Dataset records
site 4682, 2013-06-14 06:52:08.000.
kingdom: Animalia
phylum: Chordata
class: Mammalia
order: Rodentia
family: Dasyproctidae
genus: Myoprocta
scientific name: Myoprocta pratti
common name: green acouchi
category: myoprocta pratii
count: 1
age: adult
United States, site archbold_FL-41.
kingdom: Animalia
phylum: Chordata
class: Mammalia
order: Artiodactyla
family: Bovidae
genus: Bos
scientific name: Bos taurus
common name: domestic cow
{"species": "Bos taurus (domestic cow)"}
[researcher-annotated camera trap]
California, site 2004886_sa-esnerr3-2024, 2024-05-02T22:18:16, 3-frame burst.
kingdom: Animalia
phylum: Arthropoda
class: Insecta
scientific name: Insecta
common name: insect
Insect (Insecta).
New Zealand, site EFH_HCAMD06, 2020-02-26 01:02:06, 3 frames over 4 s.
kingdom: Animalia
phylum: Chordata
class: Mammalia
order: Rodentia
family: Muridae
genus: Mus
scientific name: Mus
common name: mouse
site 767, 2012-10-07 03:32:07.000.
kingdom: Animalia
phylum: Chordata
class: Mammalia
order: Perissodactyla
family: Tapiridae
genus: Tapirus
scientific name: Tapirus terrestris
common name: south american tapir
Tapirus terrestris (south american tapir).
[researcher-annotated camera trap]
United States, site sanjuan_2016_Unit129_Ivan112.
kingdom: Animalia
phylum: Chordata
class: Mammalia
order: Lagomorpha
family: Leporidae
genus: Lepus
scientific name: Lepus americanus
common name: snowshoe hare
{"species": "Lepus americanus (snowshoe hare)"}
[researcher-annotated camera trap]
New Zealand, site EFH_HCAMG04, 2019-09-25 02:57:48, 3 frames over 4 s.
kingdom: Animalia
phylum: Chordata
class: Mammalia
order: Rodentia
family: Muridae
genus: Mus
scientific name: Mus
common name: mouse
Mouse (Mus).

Problem
From the data above, copy each line that has the string "frames".

Task answer
New Zealand, site EFH_HCAMD06, 2020-02-26 01:02:06, 3 frames over 4 s.
New Zealand, site EFH_HCAMG04, 2019-09-25 02:57:48, 3 frames over 4 s.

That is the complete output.